That is the question that a number of famous people, scientists, philosophers, with a couple of theologians and a popular writer thrown in, deal with in little essays at this link.
Unsurprisingly, among the atheists, and some others, the most careful ones give the less certain answers to the question. Peter Atkins, one of the better known professional atheist-"skeptics" in Britain is probably closest to Jerry Coyne in both lack of nuance and dogmatic insistence that a belief that the universe has purpose is some kind of character flaw, a weakness, a failure of a tacitly claimed morality and something to be disdained if not despised. I don't think that any of those who answered yes is as unnuanced and, frankly, arrogant and dismissive terms though you can find those who are, they aren't held up as havning much intellectual status. Having heard Atkins in debate before, that's no surprise at all. And he shares Coyne's arrogant nastiness as well as his inability to maintain any kind of integrity in his claims. For example, here's how he finishes
I regard the existence of this extraordinary universe as having a wonderful, awesome grandeur. It hangs there in all its glory, wholly and completely useless. To project onto it our human-inspired notions of purpose would, to my mind, sully and diminish it.
He says as he projects his human-inspired notions of purposelessness on the universe, even as he also projects such human notions as:
a. The quality of being extraordinary. Can the scientistic-fundamentalist universe be held to be extraordinary, since everything in that imagined universe proceeds and exists at nothing but the level of the ordinary workings of natural law? I am pretty confident that Atkins would hold, in other contexts, in arguments about other things that nothing which is extraordinary, in the sense of the most unordinary of things which science can detect, can be held to exist.
b. Wonderfulness, it certainly takes an animal if not a specifically human mind to wonder and wonder is a sense experience projected onto the universe, no less the atheist one than the one in Psalm 19.
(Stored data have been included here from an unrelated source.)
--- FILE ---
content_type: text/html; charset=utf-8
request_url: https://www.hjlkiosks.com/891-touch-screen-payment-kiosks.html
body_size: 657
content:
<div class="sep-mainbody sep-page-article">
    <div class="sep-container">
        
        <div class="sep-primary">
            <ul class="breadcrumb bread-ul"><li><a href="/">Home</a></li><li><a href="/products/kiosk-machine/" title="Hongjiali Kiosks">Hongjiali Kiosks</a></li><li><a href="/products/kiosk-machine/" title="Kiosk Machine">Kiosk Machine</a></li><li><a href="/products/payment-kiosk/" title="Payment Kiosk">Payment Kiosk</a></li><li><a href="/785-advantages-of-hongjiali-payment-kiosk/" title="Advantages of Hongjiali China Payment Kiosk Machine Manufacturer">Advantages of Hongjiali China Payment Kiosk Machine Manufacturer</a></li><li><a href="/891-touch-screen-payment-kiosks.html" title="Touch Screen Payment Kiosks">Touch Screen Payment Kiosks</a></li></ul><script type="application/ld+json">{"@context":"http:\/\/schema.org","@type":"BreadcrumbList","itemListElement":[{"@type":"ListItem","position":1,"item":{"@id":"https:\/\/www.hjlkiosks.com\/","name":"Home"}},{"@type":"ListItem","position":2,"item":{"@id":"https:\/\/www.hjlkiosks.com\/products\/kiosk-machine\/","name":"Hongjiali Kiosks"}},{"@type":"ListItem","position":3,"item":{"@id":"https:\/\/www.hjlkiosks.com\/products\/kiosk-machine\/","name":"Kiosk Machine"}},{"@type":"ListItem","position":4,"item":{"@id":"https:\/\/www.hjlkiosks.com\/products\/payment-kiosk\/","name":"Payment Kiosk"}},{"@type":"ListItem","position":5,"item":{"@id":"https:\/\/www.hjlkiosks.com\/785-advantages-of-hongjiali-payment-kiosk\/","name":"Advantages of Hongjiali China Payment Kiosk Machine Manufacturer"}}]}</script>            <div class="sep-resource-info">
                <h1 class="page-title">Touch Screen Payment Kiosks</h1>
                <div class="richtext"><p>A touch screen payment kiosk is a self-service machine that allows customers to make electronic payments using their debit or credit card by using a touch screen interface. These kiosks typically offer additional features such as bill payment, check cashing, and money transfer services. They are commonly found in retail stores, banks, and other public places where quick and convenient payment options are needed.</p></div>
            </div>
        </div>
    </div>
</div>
c. Awesome grandeur, well, the concept describes both a human emotional state and any notion of grandeur is as incompatible with Atkins materialist scientism as the idea that anything in the regular operations of the natural universe can be held to be extraordinary. As one of Britains' more well known professional pseudo-skeptics, he's supposed to be officially opposed to anything that is extraordinary. Grandeur could mean nothing more than the pedestrian difference in scale between Peter Atkins and the universe. See also, again, Psalm 19.
There is more to it than Atkins, of course there are good arguments made against and for the question, but, to the point I made yesterday, it is one that science can't deal with. As someone who has recently slammed Lawrence Krauss, he gets to that point right away when he quotes Carl Sagan (another who can't be called one of my favorites) that absence of evidence isn't evidence of absence, even as he holds that it is unlikely that the universe has any purpose. I don't know if Krauss, who seems to be less reasonable on such question these days, the more well known as a professional atheist he becomes, would say the same thing today but what he said when this was published wasn't either unreasonable or geared to be offensive.
In thinking about writing about this, I realized that it would take a long series of posts to deal with it and unlike those I've done on other questions dealing with the written record and history, there would be no conclusive answer to the question. In the end it is a matter of belief and a willingness to be persuaded. And I just don't have the time for that right now. I will say that if the universe has a purpose, it seems to me extremely unlikely that human beings would be able to fathom it as more than an intimation. Our best tools for studying the physical universe, science, certainly can't even begin to get a hold of it.
In one of his lecture-essays on the question of universal salvation David Bentley Hart talks about the idea found in some theologians such as Gregory of Nyssa that the purpose of creation wouldn't be fulfilled until the end of the universe when all of existence will be reconciled with God. I don't think it's limited to sentient creatures but I don't have the time to look up references. That's an idea that Western thought, I believe, especially, under the influence of Augustine doesn't seem to hold with but I've learned from reading Gregory of Nyssa and the other Eastern theologians that they generally didn't hold views on such things without having good arguments to back them up. In those they have with Augustine, I find the Eastern theologians to be more persuasive. I can't claim that the emotional response of a Jerry Coyne or a Peter Atkins is the product of a reaction against Western theological thinking on such questions but, then, I can't rule that out, either. I can point out that they seem to be incapable of holding that the universe has no purpose in a way that doesn't betray their emotional need for it to have a purpose in the most human of terms, whether or not they get to say that they're right and their opponents are wrong. They don't seem to be able to escape the very human propensity to believe with all their heart that that matters to the universe that they're right and their opponents are wrong.